▶ **Task to carry out**
Arrange the part of the listing that opens with the line containing "What do you" and runs through the end of the listing as a JSON list of strings, one string per line, leaving out blank lines.

▶ **Data extract**

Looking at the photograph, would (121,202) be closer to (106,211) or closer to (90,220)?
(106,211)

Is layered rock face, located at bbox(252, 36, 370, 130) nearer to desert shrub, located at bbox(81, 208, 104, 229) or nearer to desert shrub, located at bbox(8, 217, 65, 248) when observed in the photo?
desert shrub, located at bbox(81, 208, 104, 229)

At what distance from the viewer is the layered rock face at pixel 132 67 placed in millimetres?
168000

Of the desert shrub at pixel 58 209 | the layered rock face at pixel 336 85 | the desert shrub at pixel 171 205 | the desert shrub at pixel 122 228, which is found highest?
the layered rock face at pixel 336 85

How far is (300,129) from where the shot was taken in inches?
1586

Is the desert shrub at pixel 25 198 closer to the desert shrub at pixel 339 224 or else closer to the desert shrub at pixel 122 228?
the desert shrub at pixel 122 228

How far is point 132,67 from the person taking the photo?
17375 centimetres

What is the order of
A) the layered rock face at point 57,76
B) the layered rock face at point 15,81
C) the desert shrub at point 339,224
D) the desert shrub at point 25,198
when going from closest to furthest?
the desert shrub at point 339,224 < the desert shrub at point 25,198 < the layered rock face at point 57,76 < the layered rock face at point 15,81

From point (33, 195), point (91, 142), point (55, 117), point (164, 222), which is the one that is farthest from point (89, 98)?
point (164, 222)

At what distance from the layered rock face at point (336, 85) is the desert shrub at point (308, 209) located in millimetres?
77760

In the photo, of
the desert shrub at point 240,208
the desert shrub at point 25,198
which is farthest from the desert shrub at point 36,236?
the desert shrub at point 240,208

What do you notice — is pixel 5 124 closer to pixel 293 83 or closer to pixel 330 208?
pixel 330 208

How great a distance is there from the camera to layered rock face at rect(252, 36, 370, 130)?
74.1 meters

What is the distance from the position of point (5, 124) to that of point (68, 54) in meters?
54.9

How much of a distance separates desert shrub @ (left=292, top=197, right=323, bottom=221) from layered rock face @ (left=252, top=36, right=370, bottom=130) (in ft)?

▶ **Task answer**
[
  "What do you notice — is pixel 5 124 closer to pixel 293 83 or closer to pixel 330 208?",
  "pixel 330 208",
  "How great a distance is there from the camera to layered rock face at rect(252, 36, 370, 130)?",
  "74.1 meters",
  "What is the distance from the position of point (5, 124) to that of point (68, 54) in meters?",
  "54.9",
  "How much of a distance separates desert shrub @ (left=292, top=197, right=323, bottom=221) from layered rock face @ (left=252, top=36, right=370, bottom=130) (in ft)?"
]